* [Work to complete] Continue the guide to configuring an agent's fallback model and memory, starting right after its last line.
START Text shown
Add a Fallback Model

What happens when your primary provider goes down? Add a fallback so the agent automatically fails over.

Add the fallback section under spec.model:

spec:
  model:
    primary:
      provider: ollama
      model: "llama3.1:8b"
      endpoint: "http://localhost:11434"
      parameters:
        temperature: 0.7
        max_tokens: 1024
    fallback:
      provider: openai
      model: "gpt-4o-mini"
      parameters:
        temperature: 0.7
        max_tokens: 1024
    routing:
      strategy: quality_first

Now if Ollama fails (network error, timeout, or 3 consecutive failures triggering the circuit breaker), the Model Router automatically routes to OpenAI. The routing.strategy controls how the primary is selected when both are healthy:

quality_first — always use primary unless it is down
cost_optimized — pick the cheapest provider
latency_optimized — pick the fastest provider
round_robin — alternate between providers

For the fallback to work with OpenAI, set the OPENAI_API_KEY environment variable before starting the daemon.

Add Memory

Without memory, each request to the agent is stateless — it has no recall of previous messages. Add conversational memory so the agent maintains context within a session.

Add the memory section to spec:

spec:
  memory:
    conversational:
      backend: redis
      strategy: sliding_window
      max_turns: 20
      connection:
        url: "redis://localhost:6379/0"
END Text shown
START Information provided
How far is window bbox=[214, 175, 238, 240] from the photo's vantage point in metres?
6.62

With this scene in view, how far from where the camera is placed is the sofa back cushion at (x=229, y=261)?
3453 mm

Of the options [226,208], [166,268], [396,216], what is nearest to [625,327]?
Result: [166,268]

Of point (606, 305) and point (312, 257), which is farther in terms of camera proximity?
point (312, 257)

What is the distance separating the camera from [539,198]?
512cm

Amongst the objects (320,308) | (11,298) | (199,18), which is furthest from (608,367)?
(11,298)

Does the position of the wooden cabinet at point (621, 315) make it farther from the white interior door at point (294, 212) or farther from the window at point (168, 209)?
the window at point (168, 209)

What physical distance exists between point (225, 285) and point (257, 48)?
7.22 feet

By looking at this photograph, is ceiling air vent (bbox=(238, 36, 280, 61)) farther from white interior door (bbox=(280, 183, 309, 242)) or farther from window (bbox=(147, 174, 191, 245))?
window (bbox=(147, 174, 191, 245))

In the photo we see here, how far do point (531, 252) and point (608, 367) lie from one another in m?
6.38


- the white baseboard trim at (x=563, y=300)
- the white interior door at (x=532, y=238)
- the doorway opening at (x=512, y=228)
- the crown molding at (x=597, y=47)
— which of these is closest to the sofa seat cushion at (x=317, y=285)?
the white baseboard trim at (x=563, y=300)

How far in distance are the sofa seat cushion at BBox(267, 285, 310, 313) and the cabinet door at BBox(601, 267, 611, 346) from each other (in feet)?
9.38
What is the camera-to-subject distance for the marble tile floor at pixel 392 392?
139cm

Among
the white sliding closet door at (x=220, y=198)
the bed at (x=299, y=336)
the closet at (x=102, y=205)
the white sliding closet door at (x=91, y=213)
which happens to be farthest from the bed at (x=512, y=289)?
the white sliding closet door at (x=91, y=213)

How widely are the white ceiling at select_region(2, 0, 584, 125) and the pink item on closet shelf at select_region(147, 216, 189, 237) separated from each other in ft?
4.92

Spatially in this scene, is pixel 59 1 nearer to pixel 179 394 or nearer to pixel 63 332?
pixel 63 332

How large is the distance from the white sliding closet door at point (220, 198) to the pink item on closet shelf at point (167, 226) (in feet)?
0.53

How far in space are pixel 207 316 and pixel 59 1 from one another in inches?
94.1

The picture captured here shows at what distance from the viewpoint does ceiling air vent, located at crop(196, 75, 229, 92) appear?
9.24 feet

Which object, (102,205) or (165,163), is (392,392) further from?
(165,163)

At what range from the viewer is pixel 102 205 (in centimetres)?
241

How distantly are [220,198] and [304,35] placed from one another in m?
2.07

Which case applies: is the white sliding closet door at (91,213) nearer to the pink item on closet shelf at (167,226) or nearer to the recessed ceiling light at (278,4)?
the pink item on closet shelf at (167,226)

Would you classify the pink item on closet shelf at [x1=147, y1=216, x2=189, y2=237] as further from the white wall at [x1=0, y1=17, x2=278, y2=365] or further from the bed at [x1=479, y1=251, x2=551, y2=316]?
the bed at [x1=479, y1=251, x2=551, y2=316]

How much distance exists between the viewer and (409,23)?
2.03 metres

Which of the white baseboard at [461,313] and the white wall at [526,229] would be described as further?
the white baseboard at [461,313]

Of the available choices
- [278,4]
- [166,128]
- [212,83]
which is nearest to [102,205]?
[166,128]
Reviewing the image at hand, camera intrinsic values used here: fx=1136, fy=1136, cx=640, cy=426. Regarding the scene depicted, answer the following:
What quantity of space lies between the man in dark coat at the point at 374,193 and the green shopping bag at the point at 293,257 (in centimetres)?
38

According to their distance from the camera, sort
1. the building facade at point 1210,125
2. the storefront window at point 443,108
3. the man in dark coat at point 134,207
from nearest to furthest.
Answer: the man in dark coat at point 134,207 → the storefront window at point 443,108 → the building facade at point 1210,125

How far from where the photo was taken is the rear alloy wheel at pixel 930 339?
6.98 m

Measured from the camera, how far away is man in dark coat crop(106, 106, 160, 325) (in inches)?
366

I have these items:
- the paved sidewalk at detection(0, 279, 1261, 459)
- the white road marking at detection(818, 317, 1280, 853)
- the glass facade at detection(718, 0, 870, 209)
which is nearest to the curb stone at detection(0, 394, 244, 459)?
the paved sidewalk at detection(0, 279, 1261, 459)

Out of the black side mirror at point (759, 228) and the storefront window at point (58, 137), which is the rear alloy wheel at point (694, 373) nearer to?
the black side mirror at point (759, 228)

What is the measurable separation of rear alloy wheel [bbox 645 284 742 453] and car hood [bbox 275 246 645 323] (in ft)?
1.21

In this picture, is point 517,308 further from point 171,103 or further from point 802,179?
END Information provided
* [Exercise output]
Restart the daemon and test with multiple messages in the same session:

# First message
curl -X POST http://localhost:8000/v1/agents/hello-agent/run \
  -H "Content-Type: application/json" \
  -d '{"query": "My name is Jordan.", "session_id": "mem-test"}'

{
  "agent": "hello-agent",
  "session_id": "mem-test",
  "response": "Nice to meet you, Jordan! I'm Astro, happy to chat with you. Fun fact: the footprints on the Moon will last for millions of years since there's no wind to blow them away!",
  "metadata": { "provider": "ollama", "model": "llama3.1:8b", "pattern": "react", "iterations": 1, "tokens_used": 156, "latency_ms": 1102 }
}

# Second message — same session_id
curl -X POST http://localhost:8000/v1/agents/hello-agent/run \
  -H "Content-Type: application/json" \
  -d '{"query": "What is my name?", "session_id": "mem-test"}'

{
  "agent": "hello-agent",
  "session_id": "mem-test",
  "response": "Your name is Jordan! Great to still be chatting with you. Here's a space fact: Saturn's density is so low it would float in water if you could find a bathtub big enough!",
  "metadata": { "provider": "ollama", "model": "llama3.1:8b", "pattern": "react", "iterations": 1, "tokens_used": 198, "latency_ms": 1287 }
}

The agent remembers your name because the Memory Manager persisted the first exchange to Redis and injected it as context in the second request.

Memory strategies control how the history is managed as it grows:

sliding_window — keeps the last N turns and drops older ones.
summary — periodically summarizes older turns to compress the context.
token_budget — keeps as many turns as fit within a token budget.

If you don’t have Redis running, you can use sqlite as the backend for local development:

spec:
  memory:
    conversational:
      backend: sqlite
      strategy: sliding_window
      max_turns: 20

Add a Tool

Tools let agents take actions beyond generating text. Let’s add a simple built-in tool that gets the current time.

Add the tools section to spec:

spec:
  tools:
    - name: get_current_time
      type: internal
      description: "Returns the current date and time in ISO 8601 format"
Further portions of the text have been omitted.